A 53 ans, Agnès Firmin Le Bodo se définit « baptisée et communiée » au détour d’une phrase. Cette femme virevoltante, carré court et lunettes à écailles, va préparer un pan de ce qui se présente comme la grande réforme sociétale du second quinquennat d’Emmanuel Macron.
Moins dans la lumière qu’Olivier Véran, qui chapeautera la convention citoyenne, la ministre chargée de l’organisation territoriale et des professions de santé orchestrera les concertations avec les médecins, les soignants, les patients et des parlementaires de chaque groupe politique.

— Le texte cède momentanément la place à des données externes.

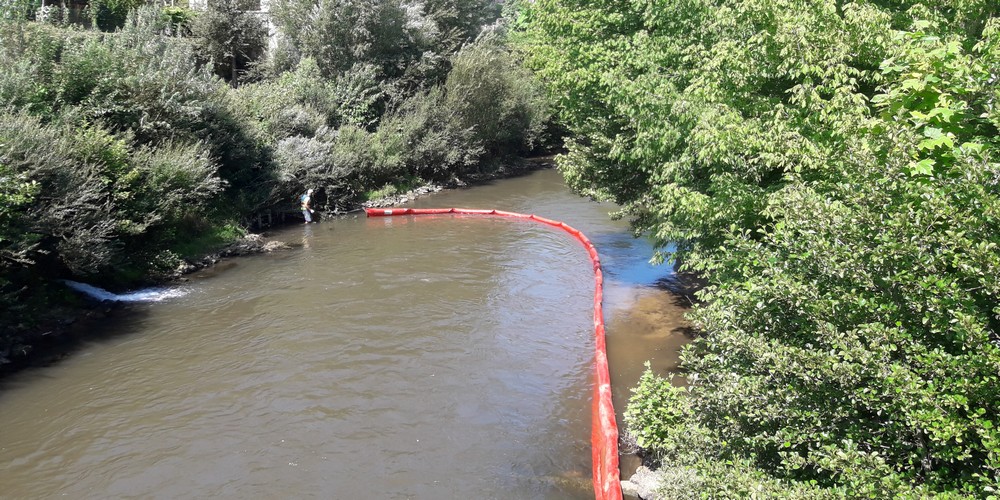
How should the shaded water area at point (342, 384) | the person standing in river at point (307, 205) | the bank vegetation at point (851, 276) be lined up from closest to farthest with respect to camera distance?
the bank vegetation at point (851, 276), the shaded water area at point (342, 384), the person standing in river at point (307, 205)

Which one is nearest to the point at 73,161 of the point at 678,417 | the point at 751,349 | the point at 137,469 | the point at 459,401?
the point at 137,469

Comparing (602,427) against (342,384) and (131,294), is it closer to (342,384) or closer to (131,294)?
(342,384)

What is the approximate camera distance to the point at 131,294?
632 inches

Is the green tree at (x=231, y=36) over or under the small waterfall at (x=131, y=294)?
over

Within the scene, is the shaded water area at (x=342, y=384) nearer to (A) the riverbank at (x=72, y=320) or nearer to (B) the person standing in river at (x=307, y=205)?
(A) the riverbank at (x=72, y=320)

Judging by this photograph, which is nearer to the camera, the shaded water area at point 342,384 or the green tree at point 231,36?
the shaded water area at point 342,384

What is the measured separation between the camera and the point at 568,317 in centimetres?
1480

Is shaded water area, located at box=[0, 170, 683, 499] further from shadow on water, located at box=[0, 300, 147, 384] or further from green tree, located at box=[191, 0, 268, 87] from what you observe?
green tree, located at box=[191, 0, 268, 87]

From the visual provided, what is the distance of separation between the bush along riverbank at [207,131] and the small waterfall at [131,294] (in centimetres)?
27

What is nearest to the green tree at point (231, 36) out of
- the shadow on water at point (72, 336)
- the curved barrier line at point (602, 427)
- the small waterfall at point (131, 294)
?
the small waterfall at point (131, 294)

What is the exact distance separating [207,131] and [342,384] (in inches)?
515

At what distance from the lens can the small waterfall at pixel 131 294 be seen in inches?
599

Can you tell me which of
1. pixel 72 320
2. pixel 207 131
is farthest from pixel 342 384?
pixel 207 131

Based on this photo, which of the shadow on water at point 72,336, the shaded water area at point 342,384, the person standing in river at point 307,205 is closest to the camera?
the shaded water area at point 342,384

Dans son bureau de l’avenue de Ségur trône un portrait de Simone Veil, en 1974, en noir et blanc – son inspiration. Seule touche de gaieté, une boîte de bonbons et d’ours à la guimauve, un péché mignon qui adoucit la rudesse des dossiers.
Aussi loin que remontent ses souvenirs, Agnès Firmin Le Bodo a toujours été de droite, comme son père, Claude, élu local au Havre (Seine-Maritime). Adolescente de 15 ans, elle milite au RPR et suit son mentor, Antoine Rufenacht, qui conquiert la mairie après trente ans de règne communiste. Elle est élue députée suppléante en 1997, premier mandat d’une longue série. C’est avec un certain Edouard Philippe qu’elle entre au conseil municipal du Havre – « juppéiste bien avant lui ! », déclare en souriant l’intéressée. En 2010, elle devient son adjointe à la mairie. L’ancien premier ministre la décrit comme la « première alliée ». Il a glissé son nom à Elisabeth Borne pour la composition du gouvernement, cinq ans après l’avoir poussée à se lancer aux législatives de 2017, sous l’étiquette Les Républicains (LR). Elle est aujourd’hui porte-parole
d’Horizons, le jeune parti de celui qu’elle nomme « Edouard ».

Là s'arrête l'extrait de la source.